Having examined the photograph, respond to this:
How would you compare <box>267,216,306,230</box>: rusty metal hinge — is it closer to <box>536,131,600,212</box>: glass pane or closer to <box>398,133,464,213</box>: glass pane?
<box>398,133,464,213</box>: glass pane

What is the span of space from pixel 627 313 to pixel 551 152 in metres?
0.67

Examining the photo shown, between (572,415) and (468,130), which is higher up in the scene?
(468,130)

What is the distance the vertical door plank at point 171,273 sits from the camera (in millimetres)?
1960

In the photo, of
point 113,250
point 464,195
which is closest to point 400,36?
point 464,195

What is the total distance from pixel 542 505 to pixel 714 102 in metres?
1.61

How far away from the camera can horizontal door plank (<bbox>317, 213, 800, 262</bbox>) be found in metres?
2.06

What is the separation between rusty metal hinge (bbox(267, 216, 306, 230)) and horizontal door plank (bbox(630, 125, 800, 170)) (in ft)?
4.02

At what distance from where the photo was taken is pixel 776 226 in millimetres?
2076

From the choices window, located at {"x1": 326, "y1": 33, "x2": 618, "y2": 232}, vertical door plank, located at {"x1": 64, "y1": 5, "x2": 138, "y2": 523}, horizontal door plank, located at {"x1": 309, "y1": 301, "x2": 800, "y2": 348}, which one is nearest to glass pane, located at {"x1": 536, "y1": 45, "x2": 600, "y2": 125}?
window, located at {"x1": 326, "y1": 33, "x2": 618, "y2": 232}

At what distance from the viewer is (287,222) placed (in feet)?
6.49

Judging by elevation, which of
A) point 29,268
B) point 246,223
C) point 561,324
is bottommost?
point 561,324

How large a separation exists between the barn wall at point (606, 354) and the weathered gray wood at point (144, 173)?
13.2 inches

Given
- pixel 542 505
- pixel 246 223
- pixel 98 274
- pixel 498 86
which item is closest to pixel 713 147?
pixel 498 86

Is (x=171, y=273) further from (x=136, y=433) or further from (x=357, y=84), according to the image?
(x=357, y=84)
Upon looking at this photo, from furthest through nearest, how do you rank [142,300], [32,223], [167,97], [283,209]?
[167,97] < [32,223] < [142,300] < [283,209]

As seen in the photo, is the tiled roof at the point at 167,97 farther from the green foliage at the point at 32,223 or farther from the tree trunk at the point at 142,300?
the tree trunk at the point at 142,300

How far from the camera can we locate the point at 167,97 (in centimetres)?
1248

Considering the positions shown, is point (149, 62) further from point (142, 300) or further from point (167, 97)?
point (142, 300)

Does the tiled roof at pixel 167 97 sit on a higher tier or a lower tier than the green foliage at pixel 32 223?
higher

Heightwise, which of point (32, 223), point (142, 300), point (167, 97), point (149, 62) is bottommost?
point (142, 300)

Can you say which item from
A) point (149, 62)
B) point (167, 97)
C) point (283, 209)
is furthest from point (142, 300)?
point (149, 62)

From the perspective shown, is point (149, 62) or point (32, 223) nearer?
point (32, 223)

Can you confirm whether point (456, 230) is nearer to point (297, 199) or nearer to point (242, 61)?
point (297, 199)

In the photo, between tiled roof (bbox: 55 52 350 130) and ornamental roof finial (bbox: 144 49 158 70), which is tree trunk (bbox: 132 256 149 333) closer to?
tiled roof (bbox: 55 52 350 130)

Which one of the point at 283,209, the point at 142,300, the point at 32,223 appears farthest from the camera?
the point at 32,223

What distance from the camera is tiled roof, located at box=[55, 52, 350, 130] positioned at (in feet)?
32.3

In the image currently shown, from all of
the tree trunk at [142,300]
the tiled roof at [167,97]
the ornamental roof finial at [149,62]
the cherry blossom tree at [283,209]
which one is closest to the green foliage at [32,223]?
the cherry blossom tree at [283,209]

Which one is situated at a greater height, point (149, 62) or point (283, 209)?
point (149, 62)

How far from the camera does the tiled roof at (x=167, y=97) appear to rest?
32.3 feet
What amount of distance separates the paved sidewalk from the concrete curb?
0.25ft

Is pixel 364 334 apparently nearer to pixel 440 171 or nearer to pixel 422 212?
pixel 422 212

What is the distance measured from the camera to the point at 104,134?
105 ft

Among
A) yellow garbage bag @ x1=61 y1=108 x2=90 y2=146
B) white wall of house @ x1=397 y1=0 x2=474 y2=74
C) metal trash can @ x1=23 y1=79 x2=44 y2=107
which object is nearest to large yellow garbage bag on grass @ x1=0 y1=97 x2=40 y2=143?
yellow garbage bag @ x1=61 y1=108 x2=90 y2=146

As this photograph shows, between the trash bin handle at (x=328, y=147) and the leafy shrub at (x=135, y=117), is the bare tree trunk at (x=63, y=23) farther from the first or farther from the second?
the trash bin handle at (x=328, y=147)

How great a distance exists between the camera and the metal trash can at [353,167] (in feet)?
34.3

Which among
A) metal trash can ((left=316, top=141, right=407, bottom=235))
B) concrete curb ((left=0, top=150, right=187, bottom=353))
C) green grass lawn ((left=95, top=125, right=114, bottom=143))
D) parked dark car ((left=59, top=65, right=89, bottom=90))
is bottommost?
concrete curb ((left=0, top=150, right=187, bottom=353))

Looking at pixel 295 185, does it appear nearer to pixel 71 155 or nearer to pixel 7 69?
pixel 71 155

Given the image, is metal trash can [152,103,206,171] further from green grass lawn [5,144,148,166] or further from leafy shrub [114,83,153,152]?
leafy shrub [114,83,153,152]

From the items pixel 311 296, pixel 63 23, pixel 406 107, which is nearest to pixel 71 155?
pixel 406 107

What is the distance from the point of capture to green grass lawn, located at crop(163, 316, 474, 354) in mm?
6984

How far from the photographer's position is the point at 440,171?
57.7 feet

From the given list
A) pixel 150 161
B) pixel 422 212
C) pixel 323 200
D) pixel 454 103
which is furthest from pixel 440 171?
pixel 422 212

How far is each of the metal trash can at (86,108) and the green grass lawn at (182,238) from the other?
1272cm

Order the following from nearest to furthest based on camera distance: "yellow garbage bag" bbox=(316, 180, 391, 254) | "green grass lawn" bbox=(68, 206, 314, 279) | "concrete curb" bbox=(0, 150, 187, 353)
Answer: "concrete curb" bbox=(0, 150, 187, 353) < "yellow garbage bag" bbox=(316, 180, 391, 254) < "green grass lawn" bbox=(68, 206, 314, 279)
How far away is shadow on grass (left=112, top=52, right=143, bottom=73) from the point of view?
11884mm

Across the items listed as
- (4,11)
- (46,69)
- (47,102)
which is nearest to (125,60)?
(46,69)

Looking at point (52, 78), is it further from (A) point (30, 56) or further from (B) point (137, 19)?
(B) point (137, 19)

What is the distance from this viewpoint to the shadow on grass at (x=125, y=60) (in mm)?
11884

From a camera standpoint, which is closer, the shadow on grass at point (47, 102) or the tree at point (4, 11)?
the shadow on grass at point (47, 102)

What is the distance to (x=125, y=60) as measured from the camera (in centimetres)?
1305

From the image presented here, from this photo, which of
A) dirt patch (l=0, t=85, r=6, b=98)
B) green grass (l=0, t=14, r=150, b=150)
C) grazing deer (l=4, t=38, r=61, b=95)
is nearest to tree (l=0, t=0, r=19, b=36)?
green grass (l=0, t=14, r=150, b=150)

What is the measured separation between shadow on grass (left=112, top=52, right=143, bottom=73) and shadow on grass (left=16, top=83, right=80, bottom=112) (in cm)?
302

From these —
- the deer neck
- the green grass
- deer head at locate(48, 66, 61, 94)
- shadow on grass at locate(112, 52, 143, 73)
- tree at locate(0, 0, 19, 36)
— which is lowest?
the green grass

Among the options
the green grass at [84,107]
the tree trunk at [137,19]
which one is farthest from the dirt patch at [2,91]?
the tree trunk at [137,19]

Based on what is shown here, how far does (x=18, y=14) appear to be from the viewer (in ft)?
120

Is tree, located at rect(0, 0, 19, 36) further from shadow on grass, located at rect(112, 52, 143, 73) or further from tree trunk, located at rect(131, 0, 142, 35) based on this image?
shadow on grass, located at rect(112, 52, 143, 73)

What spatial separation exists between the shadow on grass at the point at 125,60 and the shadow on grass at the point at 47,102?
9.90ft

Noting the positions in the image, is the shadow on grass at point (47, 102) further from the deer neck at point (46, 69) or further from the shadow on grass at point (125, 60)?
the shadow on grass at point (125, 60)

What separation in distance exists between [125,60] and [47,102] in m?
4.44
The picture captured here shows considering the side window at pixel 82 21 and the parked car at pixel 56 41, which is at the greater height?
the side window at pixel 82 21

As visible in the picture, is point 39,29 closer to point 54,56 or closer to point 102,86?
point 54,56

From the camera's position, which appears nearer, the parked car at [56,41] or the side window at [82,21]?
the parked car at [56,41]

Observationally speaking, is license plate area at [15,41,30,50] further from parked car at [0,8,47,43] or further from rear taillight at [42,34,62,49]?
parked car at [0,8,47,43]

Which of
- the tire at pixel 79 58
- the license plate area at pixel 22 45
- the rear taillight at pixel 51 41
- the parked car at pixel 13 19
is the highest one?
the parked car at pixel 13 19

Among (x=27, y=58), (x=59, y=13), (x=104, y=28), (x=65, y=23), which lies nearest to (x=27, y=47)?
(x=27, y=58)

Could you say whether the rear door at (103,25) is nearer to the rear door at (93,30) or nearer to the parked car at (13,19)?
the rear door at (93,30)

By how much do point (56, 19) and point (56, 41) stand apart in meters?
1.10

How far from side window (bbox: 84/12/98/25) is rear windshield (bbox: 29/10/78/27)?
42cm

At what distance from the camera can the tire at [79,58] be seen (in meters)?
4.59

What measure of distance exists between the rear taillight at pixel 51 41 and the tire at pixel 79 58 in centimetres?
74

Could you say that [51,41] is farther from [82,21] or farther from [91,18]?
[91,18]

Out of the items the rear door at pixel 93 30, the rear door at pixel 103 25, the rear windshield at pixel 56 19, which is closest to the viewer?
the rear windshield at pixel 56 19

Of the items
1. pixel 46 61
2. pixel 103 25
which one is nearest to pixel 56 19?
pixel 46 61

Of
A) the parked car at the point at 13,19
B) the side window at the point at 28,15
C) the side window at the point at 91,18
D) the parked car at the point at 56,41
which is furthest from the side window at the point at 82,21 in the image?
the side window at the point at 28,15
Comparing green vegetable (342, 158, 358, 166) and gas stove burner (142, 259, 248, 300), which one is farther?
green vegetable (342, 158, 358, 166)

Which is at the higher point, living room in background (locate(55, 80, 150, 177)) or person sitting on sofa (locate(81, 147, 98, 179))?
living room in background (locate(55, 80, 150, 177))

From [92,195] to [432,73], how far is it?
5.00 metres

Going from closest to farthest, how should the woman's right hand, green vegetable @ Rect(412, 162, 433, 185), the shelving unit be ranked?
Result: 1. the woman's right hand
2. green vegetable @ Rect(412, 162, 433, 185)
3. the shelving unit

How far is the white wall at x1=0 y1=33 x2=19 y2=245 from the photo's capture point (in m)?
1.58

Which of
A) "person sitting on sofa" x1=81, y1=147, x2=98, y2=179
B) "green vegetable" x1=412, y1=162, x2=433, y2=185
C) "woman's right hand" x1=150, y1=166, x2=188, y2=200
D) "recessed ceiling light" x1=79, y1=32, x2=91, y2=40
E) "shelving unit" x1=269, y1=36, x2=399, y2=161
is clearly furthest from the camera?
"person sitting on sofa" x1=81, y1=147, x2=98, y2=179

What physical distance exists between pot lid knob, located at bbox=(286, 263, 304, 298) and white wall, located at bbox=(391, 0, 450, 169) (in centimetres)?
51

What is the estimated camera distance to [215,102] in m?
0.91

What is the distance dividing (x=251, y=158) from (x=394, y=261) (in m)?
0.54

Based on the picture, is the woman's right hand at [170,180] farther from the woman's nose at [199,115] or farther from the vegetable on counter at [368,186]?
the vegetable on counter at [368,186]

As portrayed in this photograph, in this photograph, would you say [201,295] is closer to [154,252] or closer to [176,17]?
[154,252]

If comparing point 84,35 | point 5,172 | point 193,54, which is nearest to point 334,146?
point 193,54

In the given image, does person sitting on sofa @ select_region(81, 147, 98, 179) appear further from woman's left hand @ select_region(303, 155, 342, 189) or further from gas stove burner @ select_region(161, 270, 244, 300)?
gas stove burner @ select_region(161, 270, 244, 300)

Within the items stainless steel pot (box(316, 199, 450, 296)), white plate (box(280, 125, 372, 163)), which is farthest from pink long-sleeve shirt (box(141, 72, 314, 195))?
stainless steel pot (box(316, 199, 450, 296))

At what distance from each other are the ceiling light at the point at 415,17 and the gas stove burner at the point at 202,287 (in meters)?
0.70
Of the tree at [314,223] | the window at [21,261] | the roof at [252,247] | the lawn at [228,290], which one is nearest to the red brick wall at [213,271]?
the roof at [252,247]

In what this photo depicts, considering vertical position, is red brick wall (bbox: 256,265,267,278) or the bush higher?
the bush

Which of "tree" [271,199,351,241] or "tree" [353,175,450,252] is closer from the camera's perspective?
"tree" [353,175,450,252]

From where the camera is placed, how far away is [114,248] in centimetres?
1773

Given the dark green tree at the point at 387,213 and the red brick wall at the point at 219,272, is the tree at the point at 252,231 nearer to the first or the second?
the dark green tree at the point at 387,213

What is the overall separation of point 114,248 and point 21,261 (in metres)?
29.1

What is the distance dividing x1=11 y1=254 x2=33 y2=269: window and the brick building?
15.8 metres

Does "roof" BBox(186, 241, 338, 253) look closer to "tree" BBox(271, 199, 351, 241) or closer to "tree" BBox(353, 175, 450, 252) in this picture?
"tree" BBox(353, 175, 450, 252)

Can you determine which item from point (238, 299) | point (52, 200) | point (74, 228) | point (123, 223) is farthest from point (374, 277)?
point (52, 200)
* * *
Copy the rows exactly, from the first line of the rows through the line containing "13.2 inches", both included.

Having examined the photograph, respond to this:
How would you compare <box>267,216,306,230</box>: rusty metal hinge — is it closer to <box>536,131,600,212</box>: glass pane or closer to <box>398,133,464,213</box>: glass pane?
<box>398,133,464,213</box>: glass pane

What is the span of space from pixel 627 313 to pixel 551 152 in metres?
0.67

Examining the photo shown, between (572,415) and (468,130), which is higher up in the scene?
(468,130)

What is the distance the vertical door plank at point 171,273 sits from the camera (in millimetres)?
1960

In the photo, of
point 113,250
point 464,195
which is closest to point 400,36?
point 464,195

What is the total distance from pixel 542 505 to pixel 714 102 in metres?
1.61

How far away from the camera can horizontal door plank (<bbox>317, 213, 800, 262</bbox>) be found in metres?
2.06

What is the separation between rusty metal hinge (bbox(267, 216, 306, 230)) and horizontal door plank (bbox(630, 125, 800, 170)) (in ft)?
4.02

At what distance from where the photo was taken is pixel 776 226 in millimetres?
2076

From the choices window, located at {"x1": 326, "y1": 33, "x2": 618, "y2": 232}, vertical door plank, located at {"x1": 64, "y1": 5, "x2": 138, "y2": 523}, horizontal door plank, located at {"x1": 309, "y1": 301, "x2": 800, "y2": 348}, which one is nearest to glass pane, located at {"x1": 536, "y1": 45, "x2": 600, "y2": 125}?
window, located at {"x1": 326, "y1": 33, "x2": 618, "y2": 232}

At what distance from the viewer is (287,222) placed (in feet)?
6.49

Judging by elevation, which of
A) point 29,268
B) point 246,223
C) point 561,324
is bottommost?
point 561,324

How large a separation exists between the barn wall at point (606, 354) and the weathered gray wood at point (144, 173)?
13.2 inches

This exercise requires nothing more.